DevOps & CloudMay 30, 2026 7 min read

Migrating a Terraform Monorepo to Stacks: What We'd Do Differently

We moved a 40-module Terraform monorepo to HCP Terraform Stacks. Here's what broke, what we gained, and the four decisions we'd reverse if we started over.

We spent most of Q1 migrating a client's Terraform monorepo — 40-ish modules, three environments, two cloud accounts — onto HCP Terraform Stacks. The migration worked. It also taught us that "Stacks-shaped" is not the same as "monorepo-shaped," and that a few decisions we made in week one cost us about three weeks in month two.

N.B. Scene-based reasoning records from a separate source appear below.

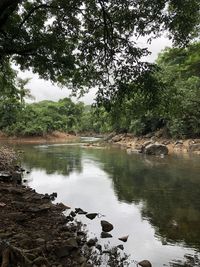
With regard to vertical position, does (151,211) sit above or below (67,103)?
below

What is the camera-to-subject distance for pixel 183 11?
7621 mm

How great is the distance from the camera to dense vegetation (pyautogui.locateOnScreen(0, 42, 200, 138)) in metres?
8.04

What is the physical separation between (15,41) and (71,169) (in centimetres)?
1367

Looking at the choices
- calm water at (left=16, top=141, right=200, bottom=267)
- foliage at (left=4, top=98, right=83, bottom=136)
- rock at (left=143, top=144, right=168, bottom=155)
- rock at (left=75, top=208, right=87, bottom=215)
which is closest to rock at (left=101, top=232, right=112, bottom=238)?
calm water at (left=16, top=141, right=200, bottom=267)

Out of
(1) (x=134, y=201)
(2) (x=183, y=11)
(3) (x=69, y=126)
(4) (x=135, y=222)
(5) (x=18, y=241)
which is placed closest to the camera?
(5) (x=18, y=241)

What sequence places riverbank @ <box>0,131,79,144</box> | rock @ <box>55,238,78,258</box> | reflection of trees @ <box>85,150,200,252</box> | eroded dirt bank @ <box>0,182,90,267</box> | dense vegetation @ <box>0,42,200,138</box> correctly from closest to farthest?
eroded dirt bank @ <box>0,182,90,267</box> → rock @ <box>55,238,78,258</box> → dense vegetation @ <box>0,42,200,138</box> → reflection of trees @ <box>85,150,200,252</box> → riverbank @ <box>0,131,79,144</box>

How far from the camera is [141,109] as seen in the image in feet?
27.7

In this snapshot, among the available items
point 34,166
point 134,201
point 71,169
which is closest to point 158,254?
point 134,201

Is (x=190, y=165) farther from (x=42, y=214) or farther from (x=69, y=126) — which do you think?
(x=69, y=126)

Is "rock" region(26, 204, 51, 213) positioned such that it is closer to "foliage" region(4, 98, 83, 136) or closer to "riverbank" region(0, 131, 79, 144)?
"foliage" region(4, 98, 83, 136)

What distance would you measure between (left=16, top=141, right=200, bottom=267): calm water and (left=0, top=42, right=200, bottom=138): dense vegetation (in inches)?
120

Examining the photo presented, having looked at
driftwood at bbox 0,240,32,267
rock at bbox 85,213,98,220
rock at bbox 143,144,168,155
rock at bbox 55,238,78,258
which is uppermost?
rock at bbox 143,144,168,155

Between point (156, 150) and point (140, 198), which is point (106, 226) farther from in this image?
point (156, 150)

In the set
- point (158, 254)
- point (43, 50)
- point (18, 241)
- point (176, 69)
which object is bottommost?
point (158, 254)
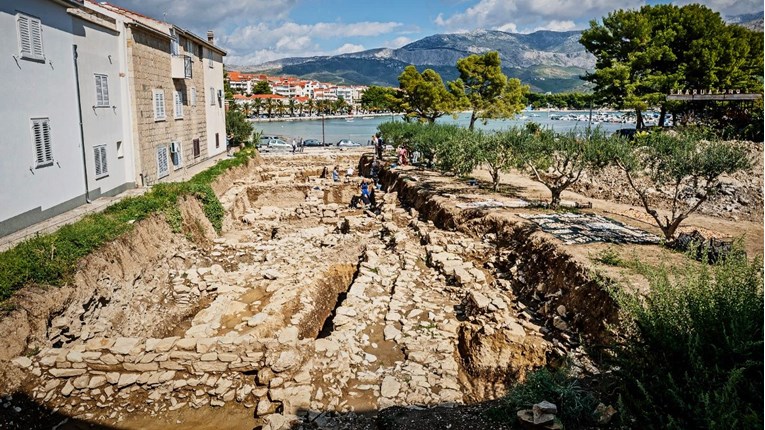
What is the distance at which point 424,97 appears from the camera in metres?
52.2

This is the honest version of that project: what Stacks actually solved, what it didn't, and the four calls we'd make differently if we started again next Monday.

Why we left the flat monorepo

The original layout was the classic one most teams end up with after two or three years of growth: a single repo, a modules/ directory, and an envs/ directory with one folder per environment per region. State lived in S3 with DynamoDB locking. CI was GitHub Actions running terraform plan on PRs and terraform apply on merge to main.

It worked. It also had three problems we couldn't shake:

Plan times. A change to a shared module triggered plans across every environment that referenced it. End-to-end PR feedback was 18–25 minutes on a good day.
Blast radius. Anyone with merge rights could ship to production. We had OPA policies, but the review surface was too big to enforce them consistently.
Environment drift. Staging and prod were "the same" until someone needed to test a thing in staging and forgot to backport. We had three modules where the prod version was six months ahead of staging.

Stacks promised a cleaner answer to all three: deployments as first-class objects, a single configuration that fans out across environments, and orchestrated rollouts with policy gates between them. On paper, that's exactly what we wanted.

What Stacks actually changed

The mental model shift is the important part. In a flat monorepo, an environment is a directory. In Stacks, an environment is a deployment of a single declared component graph. You describe the graph once in components.tfstack.hcl and the rollout strategy once in deployments.tfdeploy.hcl.

A stripped-down version of what ours looked like:

# components.tfstack.hcl
component "network" {
  source = "./modules/network"
  inputs = {
    cidr_block = var.cidr_block
    region     = var.region
  }
}

component "data" {
  source = "./modules/data"
  inputs = {
    vpc_id     = component.network.vpc_id
    subnet_ids = component.network.private_subnet_ids
    db_size    = var.db_size
  }
}

component "app" {
  source = "./modules/app"
  inputs = {
    vpc_id   = component.network.vpc_id
    db_host  = component.data.db_endpoint
    image    = var.app_image
  }
}

And the deployment side:

# deployments.tfdeploy.hcl
deployment "staging" {
  inputs = {
    region     = "us-east-1"
    cidr_block = "10.10.0.0/16"
    db_size    = "db.t4g.medium"
    app_image  = var.app_image
  }
}

deployment "prod" {
  inputs = {
    region     = "us-east-1"
    cidr_block = "10.20.0.0/16"
    db_size    = "db.r6g.xlarge"
    app_image  = var.app_image
  }
}

orchestrate "sequential" "rollout" {
  deployment "staging" {}
  deployment "prod" {
    depends_on = [deployment.staging]
  }
}

That's the win. Drift between environments now requires you to type a different value in a single file, in the open, on a PR. It doesn't prevent drift, but it makes drift visible.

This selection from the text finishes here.